ABOUT THIS EXERCISE: According to the Black Panther passage below, why did the Wakandans present their country as a poor, third-world African nation? Answer in one to three sentences.

TEXT PROVIDED:
----------

In a flashback it’s revealed that T’Chaka, the now-dead king of Wakanda, left behind a nephew in America after killing his brother, N’Jobu. It’d been discovered that N’Jobu had stolen Wakanda’s precious vibranium, and planned selling it to arm people of color with this powerful weapon, helping them fight oppression.
Since this scene was set in 1992 Oakland, California, and all of the characters are black, we know the referenced oppression was American racism. Later reference was made to the “two billion people who looked like us,” so the underlying theme is both contemporary and historical global oppression of people of color.
In order to keep their kingdom and its advanced, vibranium-based technology and culture secret from western colonialists, Wakandans had long portrayed theirs as a poor, third-world African country. The king would tolerate no-one violating that defense. N’Jobu dies.
N’Jobu’s son, N’Jadaka, grows up to become a US soldier, and later an elite, mercenary-like CIA paramilitary known as Killmonger. His life goal becomes reaching back to the culture responsible for his father’s death and his own abandonment, and further, the abandonment of people of color around the world. He aims to continue what his father set out to do: arm the oppressed.
Killmonger lays blame for the toleration of oppression at the feet of Wakanda, the fictional African nation that could have stopped it; this film’s screenwriting therefore blames the continued oppression of blacks on … fictional black Africans.

----------

MATERIAL PROVIDED:
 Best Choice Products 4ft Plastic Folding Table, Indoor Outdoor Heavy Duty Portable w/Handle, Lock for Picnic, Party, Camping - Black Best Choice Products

----------

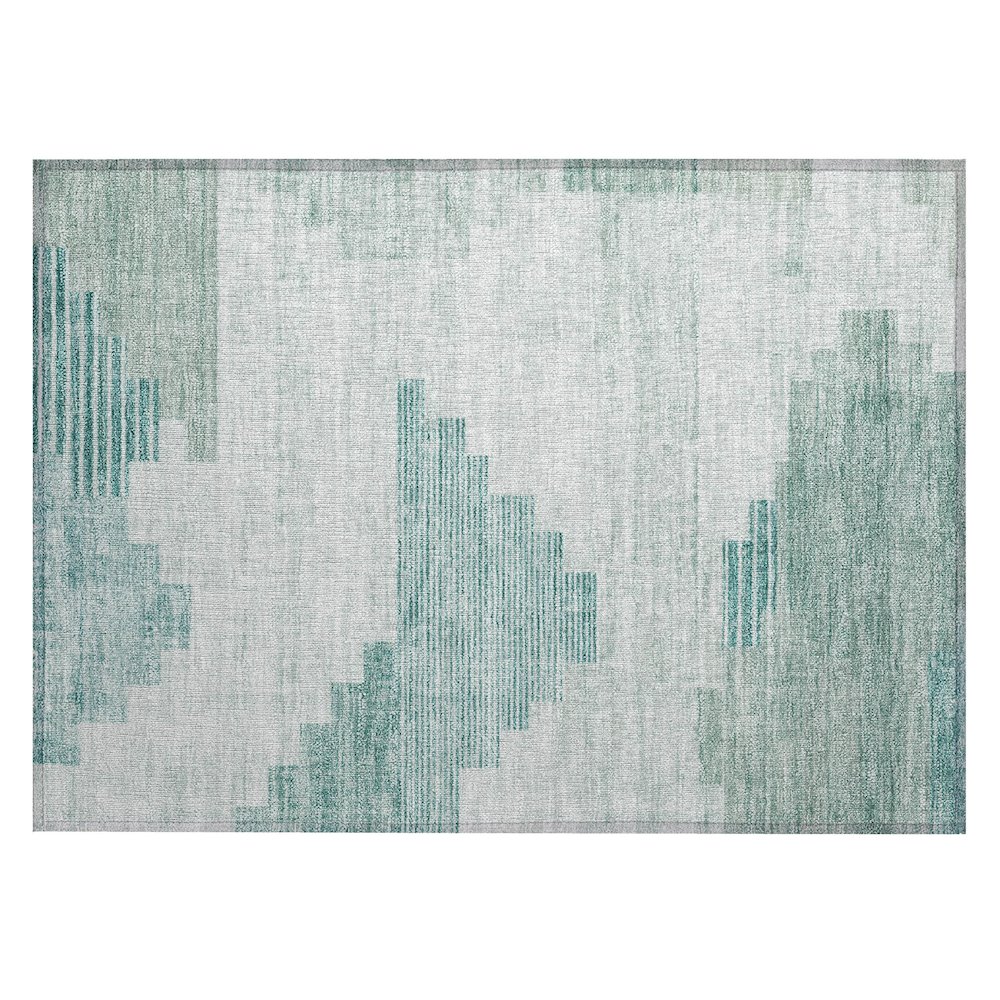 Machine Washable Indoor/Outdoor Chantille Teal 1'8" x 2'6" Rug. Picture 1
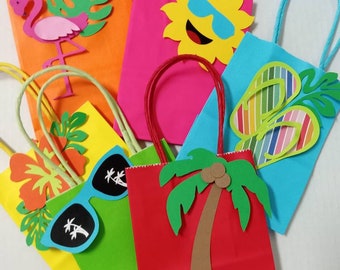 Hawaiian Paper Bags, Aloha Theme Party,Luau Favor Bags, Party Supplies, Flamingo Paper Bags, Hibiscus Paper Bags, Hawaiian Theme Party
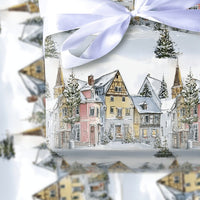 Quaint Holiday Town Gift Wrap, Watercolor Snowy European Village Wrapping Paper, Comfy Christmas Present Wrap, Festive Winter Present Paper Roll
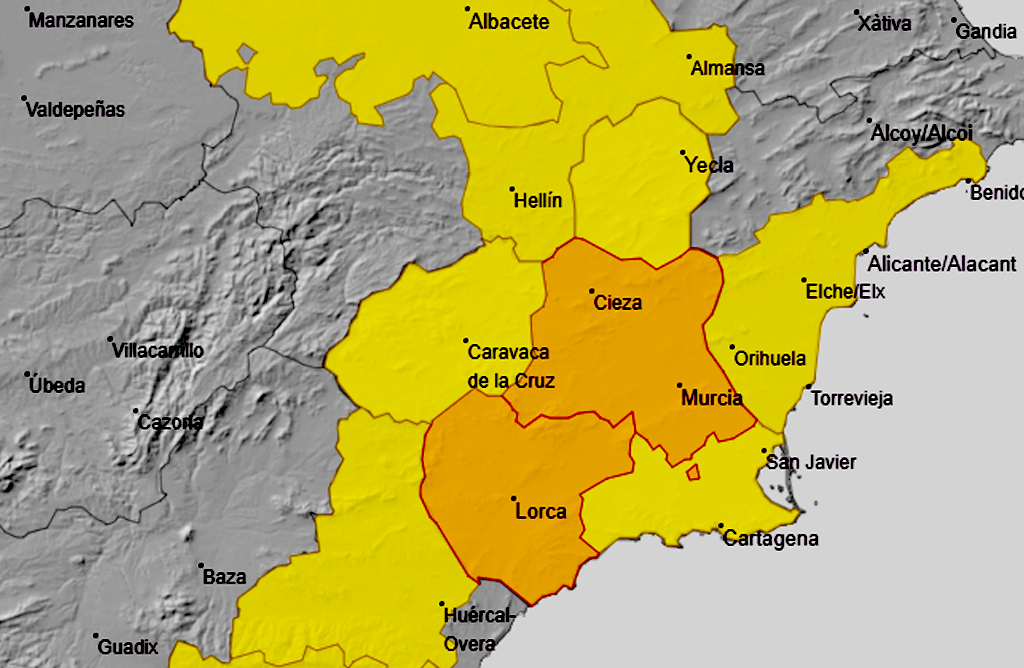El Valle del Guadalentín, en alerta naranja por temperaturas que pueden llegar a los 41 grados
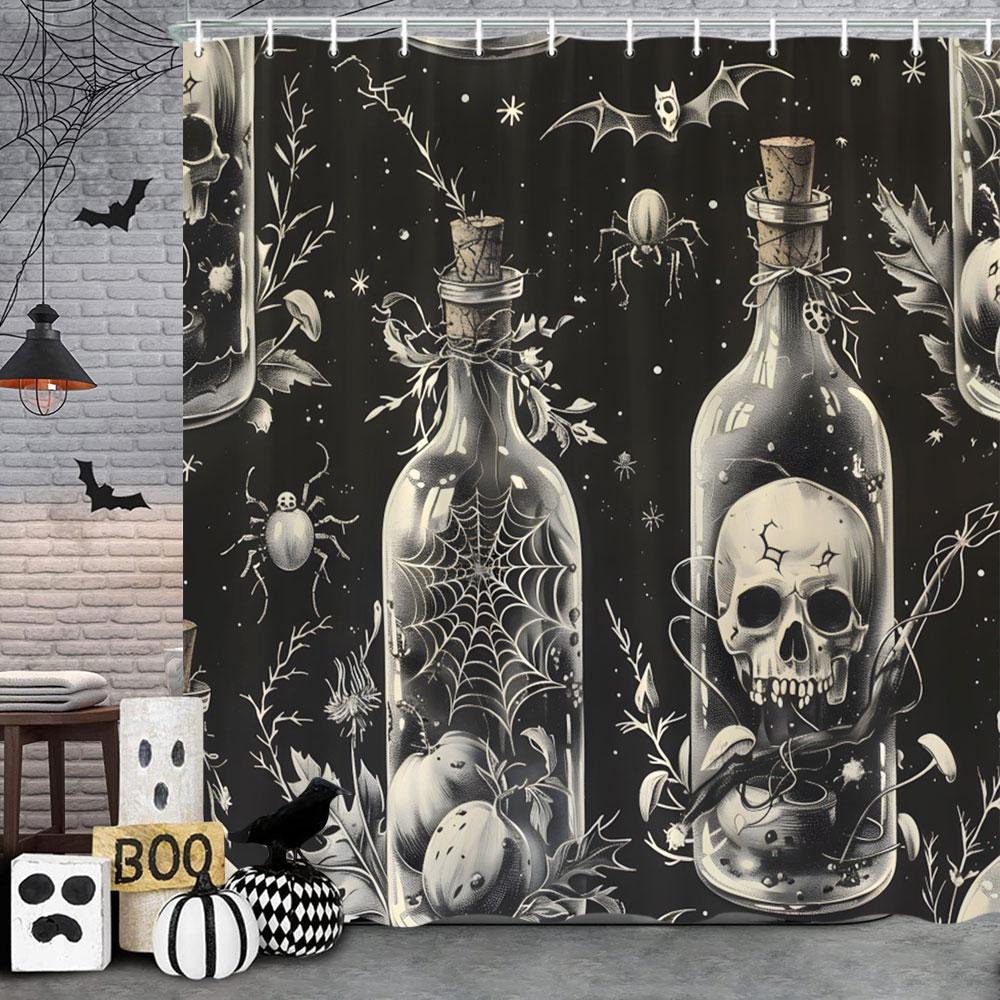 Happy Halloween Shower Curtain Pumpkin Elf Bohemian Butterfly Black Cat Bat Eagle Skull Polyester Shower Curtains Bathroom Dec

----------

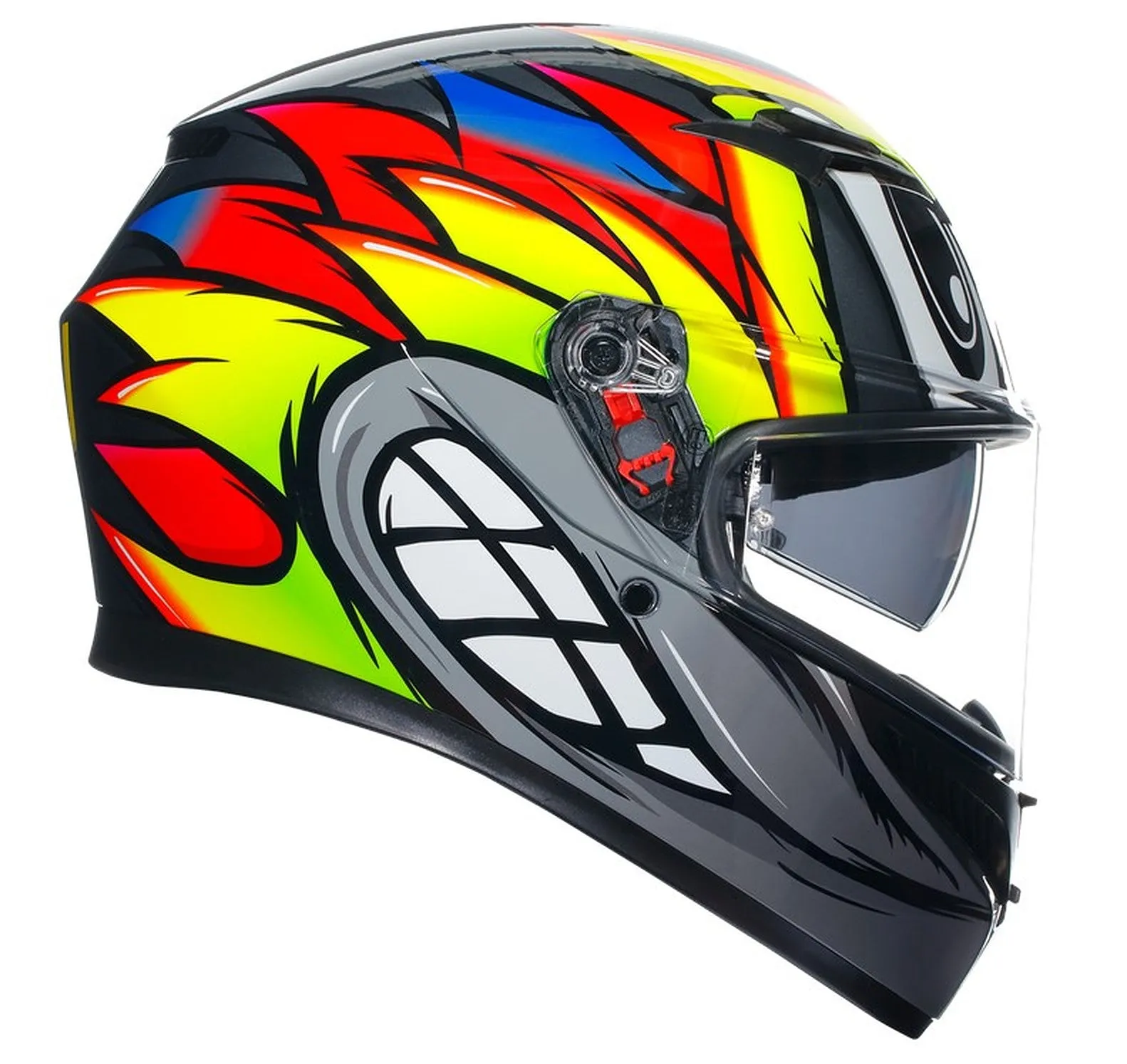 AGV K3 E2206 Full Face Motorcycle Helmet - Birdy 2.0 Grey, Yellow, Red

----------

TASK ANSWER: They did it to keep their kingdom, along with its advanced, vibranium-based technology and culture, secret from western colonialists.